On May 1, 2026 11:28:38 PM GMT+02:00, Bitterblue Smith <rtl8821cerfe2@xxxxxxxxx> wrote:
>On 01/05/2026 23:46, Luka Gejak wrote:
>> On May 1, 2026 9:26:30 PM GMT+02:00, Bitterblue Smith <rtl8821cerfe2@xxxxxxxxx> wrote:
>>> On 01/05/2026 18:04, luka.gejak@xxxxxxxxx wrote:
>>>> From: Luka Gejak <luka.gejak@xxxxxxxxx>
>>>>
>>>> The driver expects the firmware to report TX status within 500ms.
>>>> However, a race condition exists when the hardware is under heavy TX
>>>> load and is simultaneously interrupted by background scans or
>>>> power-saving state transitions. During these events, the firmware may
>>>> go off-channel for longer than 500ms, delaying the TX reports.
>>>>
>> Hi Bitterblue,
>> thanks for the review.
>>>
>>> But power saving state transitions should not happen during heavy TX load.
>>>
>> You are absolutely right that power save transitions don't happen
>> during heavy TX. The issue is strictly tied to off-channel dwell time.
>> I reliably trigger this on my rtl8723du (USB) by forcing background
>> scans (iw dev wlanX scan) while under heavy iperf3 load. The firmware
>> goes off-channel to scan, which delays the TX report well beyond the
>> current 500ms threshold.
>>
>>>> When this happens, the purge timer fires prematurely, dropping the
>>>> tracking skbs from the queue and spamming the kernel log with:
>>>> "failed to get tx report from firmware". Dropping these tracking skbs
>>>> prevents the driver from reporting TX status back to mac80211, which
>>>> breaks rate control accounting and degrades performance.
>>>>
>>>
>>> But mac80211 doesn't handle rate control for these chips. How much does
>>> performance degrade?
>>>
>>
>> I understand the firmware handles that internally. The performance
>> degradation I am actually seeing is TCP window collapse, as the host
>> stack interprets the dropped tracking skbs as packet loss. In my
>> testing with iperf3, throughput drops from a steady 80-90 Mbps to
>> near-zero for nearly 2 seconds following the scan before recovery
>> begins.
>>
>>>> Increase RTW_TX_PROBE_TIMEOUT to 2500ms. This timeout is large enough
>>>> to comfortably accommodate the duration of full WiFi background scans
>>>> and sleep transitions without incorrectly tripping the purge timer,
>>>> while still eventually catching true firmware lockups.
>>>>
>>>
>>> rtw88 supports many chips. Which one are you using?
>>>
>>> Perhaps provide a full description of the problem you encountered.
>>>
>>
>> ...
>>
>> I also realize now that globally changing RTW_TX_PROBE_TIMEOUT to
>> 2500ms is too heavy-handed.

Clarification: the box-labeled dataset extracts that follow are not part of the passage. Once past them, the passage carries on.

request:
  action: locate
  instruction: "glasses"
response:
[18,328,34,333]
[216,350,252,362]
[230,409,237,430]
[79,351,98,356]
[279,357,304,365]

Since this impacts all rtw88 chips,
>> including PCIe variants where 500ms might be exactly what is needed to
>> catch a real firmware lockup, the blast radius is too large. How would
>> you prefer I handle this for the v2 patch? I can either implement a
>> more conservative global bump, or make the timeout dynamic based on
>> the HCI interface so USB devices get a longer timeout to accommodate
>> the bus latency during scans.
>>
>> Best regards,
>> Luka Gejak
>
>No idea, I'm just asking some questions...
>
>Actually, I have one more: what version of the driver did you test?
>
>My quick test with RTL8723DU doesn't show any "failed to get tx report
>from firmware" when scanning while running iperf3. Does it take a long
>time to trigger?

I am testing against the latest wireless-next tree.
You are correct that it is an intermittent race condition, which
explains why it doesn't appear in every test run. To reproduce this, I
use a script to sustain heavy TX load while forcing background scans
in a loop. Under this stress, it typically manifests after a few
minutes of operation.
Best regards,
Luka Gejak